Task requirements
Every line in the entries where "Equus" is found should be copied.

Available records

--------

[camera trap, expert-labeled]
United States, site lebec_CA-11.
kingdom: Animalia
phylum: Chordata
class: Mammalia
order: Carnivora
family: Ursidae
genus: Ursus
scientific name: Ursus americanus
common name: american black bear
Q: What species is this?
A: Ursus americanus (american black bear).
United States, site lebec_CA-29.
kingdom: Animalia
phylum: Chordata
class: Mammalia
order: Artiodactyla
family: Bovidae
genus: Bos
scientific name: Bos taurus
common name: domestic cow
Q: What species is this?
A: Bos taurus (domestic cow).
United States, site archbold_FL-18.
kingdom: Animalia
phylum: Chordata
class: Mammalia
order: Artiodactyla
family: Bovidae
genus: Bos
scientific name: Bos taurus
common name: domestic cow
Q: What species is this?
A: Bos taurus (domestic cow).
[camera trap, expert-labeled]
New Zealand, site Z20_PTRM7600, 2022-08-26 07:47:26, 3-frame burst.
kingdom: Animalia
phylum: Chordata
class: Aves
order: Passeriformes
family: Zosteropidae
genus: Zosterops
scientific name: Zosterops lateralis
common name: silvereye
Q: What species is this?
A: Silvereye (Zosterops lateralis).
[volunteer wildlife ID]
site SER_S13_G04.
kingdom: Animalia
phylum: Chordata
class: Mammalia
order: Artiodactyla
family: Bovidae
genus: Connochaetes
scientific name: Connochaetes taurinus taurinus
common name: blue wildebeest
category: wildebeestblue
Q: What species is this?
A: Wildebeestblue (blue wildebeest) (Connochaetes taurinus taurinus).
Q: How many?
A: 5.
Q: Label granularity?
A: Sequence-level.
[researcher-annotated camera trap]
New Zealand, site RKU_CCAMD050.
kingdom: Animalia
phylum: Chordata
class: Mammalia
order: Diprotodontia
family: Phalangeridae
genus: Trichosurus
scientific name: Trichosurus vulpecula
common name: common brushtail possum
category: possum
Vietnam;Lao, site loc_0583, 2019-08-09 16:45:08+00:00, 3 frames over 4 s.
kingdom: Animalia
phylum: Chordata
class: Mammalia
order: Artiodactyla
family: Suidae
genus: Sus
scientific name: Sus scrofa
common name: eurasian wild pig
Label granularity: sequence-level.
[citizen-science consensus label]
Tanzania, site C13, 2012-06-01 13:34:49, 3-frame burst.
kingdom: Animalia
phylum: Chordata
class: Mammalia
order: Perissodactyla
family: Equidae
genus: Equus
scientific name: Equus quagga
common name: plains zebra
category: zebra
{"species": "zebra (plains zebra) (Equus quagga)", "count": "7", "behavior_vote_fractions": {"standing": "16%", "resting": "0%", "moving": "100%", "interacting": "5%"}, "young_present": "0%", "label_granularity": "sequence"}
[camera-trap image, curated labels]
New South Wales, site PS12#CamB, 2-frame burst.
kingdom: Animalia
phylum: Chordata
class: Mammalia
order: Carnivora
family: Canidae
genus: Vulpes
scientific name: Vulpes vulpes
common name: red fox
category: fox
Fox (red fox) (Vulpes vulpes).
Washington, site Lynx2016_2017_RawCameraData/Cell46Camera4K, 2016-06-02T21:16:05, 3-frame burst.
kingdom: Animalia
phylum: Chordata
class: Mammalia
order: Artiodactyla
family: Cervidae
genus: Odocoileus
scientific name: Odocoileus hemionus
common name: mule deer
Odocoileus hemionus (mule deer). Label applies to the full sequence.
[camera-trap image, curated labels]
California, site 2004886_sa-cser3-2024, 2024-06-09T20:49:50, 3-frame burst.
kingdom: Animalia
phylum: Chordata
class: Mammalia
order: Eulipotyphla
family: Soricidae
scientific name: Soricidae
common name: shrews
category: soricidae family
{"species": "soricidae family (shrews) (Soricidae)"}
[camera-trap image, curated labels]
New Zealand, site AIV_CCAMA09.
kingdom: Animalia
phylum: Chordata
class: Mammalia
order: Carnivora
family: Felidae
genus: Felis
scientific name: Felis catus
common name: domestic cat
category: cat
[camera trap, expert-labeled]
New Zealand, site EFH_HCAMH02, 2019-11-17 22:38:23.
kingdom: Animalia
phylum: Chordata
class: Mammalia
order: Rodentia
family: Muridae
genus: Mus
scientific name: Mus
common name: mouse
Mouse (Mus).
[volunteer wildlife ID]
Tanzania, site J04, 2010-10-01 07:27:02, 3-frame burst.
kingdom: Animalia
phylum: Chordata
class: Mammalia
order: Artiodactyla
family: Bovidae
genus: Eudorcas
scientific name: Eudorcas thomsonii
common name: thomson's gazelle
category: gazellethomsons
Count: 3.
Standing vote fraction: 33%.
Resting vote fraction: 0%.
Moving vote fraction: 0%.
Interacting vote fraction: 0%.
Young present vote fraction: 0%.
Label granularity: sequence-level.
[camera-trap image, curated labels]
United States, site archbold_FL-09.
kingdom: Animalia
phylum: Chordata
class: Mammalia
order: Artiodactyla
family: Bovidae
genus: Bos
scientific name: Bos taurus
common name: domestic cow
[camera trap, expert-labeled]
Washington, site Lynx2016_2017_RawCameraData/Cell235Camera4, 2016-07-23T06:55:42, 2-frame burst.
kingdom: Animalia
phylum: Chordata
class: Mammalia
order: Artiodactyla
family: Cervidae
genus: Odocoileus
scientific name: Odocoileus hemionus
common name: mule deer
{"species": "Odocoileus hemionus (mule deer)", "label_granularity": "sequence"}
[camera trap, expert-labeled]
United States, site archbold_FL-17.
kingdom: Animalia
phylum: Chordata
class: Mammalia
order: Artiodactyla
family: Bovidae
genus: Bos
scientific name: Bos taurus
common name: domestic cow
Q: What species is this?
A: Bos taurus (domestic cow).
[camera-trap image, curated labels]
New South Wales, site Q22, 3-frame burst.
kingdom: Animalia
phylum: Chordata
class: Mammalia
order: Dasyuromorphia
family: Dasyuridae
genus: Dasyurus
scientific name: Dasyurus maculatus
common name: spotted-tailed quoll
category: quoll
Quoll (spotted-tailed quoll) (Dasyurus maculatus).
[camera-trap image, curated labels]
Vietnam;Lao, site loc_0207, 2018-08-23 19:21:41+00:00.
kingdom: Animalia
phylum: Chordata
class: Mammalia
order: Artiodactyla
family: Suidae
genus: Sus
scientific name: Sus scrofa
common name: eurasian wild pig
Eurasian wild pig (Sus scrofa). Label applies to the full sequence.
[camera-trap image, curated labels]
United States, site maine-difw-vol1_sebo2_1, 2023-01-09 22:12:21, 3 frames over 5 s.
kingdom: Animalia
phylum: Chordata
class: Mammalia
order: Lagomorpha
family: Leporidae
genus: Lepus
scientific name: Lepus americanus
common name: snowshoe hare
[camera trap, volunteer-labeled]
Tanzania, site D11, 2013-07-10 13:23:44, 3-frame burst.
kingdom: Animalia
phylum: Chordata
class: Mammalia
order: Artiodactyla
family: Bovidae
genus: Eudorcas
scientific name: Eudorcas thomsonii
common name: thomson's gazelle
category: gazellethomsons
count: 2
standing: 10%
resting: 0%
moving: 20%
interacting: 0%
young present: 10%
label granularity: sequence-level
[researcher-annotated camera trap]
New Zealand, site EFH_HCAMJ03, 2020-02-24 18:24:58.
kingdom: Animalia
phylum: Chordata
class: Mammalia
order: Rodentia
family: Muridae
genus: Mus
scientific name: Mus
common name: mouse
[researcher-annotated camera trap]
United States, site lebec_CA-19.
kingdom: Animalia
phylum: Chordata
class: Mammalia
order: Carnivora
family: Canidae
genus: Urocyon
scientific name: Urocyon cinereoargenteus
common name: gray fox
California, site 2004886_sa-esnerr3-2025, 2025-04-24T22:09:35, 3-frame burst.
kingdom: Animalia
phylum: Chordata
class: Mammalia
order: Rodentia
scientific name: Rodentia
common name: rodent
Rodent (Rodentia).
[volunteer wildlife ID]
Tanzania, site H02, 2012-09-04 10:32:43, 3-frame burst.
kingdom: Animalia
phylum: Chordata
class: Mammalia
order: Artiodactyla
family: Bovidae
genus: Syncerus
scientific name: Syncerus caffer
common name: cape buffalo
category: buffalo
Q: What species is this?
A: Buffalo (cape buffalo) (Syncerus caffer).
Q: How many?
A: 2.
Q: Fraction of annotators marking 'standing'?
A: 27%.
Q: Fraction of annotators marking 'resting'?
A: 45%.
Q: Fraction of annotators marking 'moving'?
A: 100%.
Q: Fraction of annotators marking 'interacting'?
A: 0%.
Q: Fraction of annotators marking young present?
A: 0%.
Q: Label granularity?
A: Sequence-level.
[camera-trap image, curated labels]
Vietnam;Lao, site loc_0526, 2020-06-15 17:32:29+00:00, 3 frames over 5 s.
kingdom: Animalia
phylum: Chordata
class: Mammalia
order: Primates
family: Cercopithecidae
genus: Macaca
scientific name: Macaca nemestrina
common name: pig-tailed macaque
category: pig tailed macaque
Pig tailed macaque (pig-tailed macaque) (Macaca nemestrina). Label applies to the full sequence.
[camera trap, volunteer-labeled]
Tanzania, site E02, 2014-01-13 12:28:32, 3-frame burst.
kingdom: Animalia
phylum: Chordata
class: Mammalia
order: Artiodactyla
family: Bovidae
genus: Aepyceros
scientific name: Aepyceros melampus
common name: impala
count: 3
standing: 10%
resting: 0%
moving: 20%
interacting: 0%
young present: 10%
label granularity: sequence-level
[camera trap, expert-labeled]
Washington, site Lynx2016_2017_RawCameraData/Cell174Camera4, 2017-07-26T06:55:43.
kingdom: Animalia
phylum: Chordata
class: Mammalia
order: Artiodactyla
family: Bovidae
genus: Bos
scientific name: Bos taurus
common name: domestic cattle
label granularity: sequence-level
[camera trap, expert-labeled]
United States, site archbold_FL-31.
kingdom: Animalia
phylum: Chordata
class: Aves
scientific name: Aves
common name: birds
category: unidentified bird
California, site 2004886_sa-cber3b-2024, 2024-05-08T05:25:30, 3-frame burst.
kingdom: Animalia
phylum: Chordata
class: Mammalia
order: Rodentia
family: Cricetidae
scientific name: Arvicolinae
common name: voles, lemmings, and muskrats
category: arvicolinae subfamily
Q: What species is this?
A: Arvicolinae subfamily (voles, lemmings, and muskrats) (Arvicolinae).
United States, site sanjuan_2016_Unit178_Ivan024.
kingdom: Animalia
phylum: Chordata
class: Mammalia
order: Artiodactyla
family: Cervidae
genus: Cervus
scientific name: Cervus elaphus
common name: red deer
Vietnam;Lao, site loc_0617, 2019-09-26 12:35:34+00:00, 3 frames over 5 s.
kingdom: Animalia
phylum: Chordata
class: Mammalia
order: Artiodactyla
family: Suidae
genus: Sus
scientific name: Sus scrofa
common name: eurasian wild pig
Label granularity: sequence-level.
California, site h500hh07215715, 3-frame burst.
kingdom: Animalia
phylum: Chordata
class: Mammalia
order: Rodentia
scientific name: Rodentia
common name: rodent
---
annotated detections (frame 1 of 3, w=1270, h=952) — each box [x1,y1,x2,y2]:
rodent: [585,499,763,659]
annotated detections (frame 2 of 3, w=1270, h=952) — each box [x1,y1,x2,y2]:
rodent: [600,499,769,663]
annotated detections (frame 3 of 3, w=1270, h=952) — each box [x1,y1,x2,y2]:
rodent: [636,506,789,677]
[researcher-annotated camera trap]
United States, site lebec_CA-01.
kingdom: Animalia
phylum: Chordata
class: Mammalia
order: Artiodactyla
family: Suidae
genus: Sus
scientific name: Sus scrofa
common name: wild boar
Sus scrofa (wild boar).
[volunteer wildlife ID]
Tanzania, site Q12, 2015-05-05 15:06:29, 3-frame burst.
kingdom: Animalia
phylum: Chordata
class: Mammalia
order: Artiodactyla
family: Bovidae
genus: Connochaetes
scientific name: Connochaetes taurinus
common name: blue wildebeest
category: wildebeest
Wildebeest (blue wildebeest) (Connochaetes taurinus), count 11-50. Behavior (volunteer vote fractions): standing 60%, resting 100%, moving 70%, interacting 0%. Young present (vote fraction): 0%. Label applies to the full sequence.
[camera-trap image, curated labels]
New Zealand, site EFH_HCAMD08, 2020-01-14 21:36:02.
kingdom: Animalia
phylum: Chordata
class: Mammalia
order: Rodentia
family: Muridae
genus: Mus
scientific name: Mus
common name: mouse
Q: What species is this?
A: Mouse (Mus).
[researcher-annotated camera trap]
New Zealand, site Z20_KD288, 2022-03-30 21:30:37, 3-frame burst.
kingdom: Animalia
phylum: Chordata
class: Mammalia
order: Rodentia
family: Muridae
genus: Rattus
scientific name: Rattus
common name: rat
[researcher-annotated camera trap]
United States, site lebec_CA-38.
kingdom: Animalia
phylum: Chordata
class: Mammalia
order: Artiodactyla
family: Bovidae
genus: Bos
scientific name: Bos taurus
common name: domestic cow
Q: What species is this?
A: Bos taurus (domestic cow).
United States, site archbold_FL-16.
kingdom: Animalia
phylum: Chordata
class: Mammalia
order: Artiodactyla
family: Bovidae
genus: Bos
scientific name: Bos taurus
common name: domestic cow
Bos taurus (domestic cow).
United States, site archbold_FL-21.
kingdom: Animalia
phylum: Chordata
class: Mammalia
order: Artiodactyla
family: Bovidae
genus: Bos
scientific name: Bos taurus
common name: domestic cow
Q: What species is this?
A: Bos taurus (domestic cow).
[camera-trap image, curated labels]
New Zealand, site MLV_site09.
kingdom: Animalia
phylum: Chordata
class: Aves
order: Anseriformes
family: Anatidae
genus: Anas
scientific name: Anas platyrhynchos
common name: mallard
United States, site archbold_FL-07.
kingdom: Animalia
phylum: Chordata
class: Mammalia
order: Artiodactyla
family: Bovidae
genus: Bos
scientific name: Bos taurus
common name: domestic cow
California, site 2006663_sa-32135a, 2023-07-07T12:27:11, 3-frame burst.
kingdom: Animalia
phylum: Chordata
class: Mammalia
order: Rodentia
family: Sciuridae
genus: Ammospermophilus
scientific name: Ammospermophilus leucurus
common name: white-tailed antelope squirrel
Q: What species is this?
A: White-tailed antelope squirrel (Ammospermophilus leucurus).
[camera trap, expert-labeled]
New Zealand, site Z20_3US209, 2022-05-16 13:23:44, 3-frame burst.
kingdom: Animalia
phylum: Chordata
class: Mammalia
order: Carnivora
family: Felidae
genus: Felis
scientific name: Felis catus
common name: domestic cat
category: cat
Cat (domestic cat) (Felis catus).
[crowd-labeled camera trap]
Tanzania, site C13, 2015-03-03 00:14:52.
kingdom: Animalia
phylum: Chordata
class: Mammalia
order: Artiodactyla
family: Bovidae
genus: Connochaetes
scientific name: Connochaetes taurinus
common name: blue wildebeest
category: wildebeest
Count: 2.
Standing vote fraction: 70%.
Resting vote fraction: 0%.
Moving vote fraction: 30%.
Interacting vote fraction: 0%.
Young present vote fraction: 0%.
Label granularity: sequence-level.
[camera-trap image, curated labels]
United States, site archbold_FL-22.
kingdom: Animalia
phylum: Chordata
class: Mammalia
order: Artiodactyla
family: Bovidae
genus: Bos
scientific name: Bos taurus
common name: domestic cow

--------

Output for this exercise
genus: Equus
scientific name: Equus quagga
{"species": "zebra (plains zebra) (Equus quagga)", "count": "7", "behavior_vote_fractions": {"standing": "16%", "resting": "0%", "moving": "100%", "interacting": "5%"}, "young_present": "0%", "label_granularity": "sequence"}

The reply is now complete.